Petugas kepolisian yang tiba di lokasi segera melakukan penyelidikan dan menemukan fakta mengejutkan. Pengemudi Outlander, yang kemudian diketahui bernama Dede Solehudin (37), rupanya mengemudikan kendaraannya dalam kondisi mabuk berat. Hal ini terungkap setelah dilakukan pemeriksaan awal oleh pihak berwajib.

Korban tewas dalam kejadian ini adalah Rian Hidayat (25), seorang warga Kelurahan Simomulyo, Kecamatan Sukomanunggal, Surabaya. Ia ditemukan tergeletak tak bernyawa di lokasi kejadian setelah kendaraannya, sebuah pikap, dihantam oleh Outlander yang melaju kencang.

Menurut keterangan saksi mata dan hasil penyelidikan awal, Dede Solehudin diduga mengemudikan Outlander dengan kecepatan tinggi sebelum akhirnya menabrak pikap yang dikemudikan Rian Hidayat. Akibat tabrakan yang keras, Rian Hidayat mengalami luka parah dan dinyatakan meninggal di tempat. Sementara itu, pengemudi Outlander berusaha melarikan diri dari lokasi kejadian.

Namun, upaya pelarian Dede Solehudin tidak berlangsung lama. Berkat kesigapan aparat kepolisian dan informasi yang dihimpun dari saksi, pelaku berhasil diamankan beberapa saat setelah kejadian. Saat diinterogasi, Dede Solehudin mengakui bahwa ia telah mengonsumsi minuman beralkohol sebelum mengemudi.

Kepala Satuan Lalu Lintas (Kasat Lantas) Polrestabes Surabaya, Kompol Ardi Yunanto, membenarkan adanya insiden tersebut. “Pelaku saat ini sudah kami amankan dan sedang menjalani proses pemeriksaan lebih lanjut,” ujar Kompol Ardi Yunanto pada Sabtu, 25 Mei 2024. Ia juga menambahkan bahwa pelaku terancam hukuman pidana berat sesuai dengan Undang-Undang Lalu Lintas dan Angkutan Jalan.

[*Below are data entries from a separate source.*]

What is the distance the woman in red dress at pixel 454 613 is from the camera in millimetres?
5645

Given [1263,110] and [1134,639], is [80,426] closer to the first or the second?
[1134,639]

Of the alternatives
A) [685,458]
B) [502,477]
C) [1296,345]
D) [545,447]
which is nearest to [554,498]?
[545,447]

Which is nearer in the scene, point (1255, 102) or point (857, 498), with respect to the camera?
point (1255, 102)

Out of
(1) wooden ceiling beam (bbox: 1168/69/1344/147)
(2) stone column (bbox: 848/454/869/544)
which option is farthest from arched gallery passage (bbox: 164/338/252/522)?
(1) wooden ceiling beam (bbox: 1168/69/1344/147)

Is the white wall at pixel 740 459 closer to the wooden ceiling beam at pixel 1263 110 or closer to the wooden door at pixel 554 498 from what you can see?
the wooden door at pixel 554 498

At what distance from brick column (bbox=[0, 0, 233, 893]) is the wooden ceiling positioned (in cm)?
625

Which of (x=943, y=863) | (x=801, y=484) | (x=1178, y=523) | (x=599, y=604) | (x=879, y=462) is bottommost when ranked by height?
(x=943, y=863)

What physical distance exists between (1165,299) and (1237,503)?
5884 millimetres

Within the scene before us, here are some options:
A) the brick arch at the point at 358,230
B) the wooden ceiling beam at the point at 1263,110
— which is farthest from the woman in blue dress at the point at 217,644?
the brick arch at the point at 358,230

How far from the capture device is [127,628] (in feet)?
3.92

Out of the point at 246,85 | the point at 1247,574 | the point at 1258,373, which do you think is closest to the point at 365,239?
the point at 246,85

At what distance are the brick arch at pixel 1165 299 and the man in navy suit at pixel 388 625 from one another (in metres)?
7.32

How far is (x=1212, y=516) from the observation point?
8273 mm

Peristiwa ini menjadi pengingat keras akan bahaya mengemudi dalam keadaan mabuk. Mengemudi di bawah pengaruh alkohol tidak hanya membahayakan diri sendiri, tetapi juga mengancam keselamatan pengguna jalan lain. Pihak kepolisian mengimbau masyarakat untuk tidak pernah mengemudi setelah mengonsumsi minuman beralkohol demi mencegah terulangnya tragedi serupa.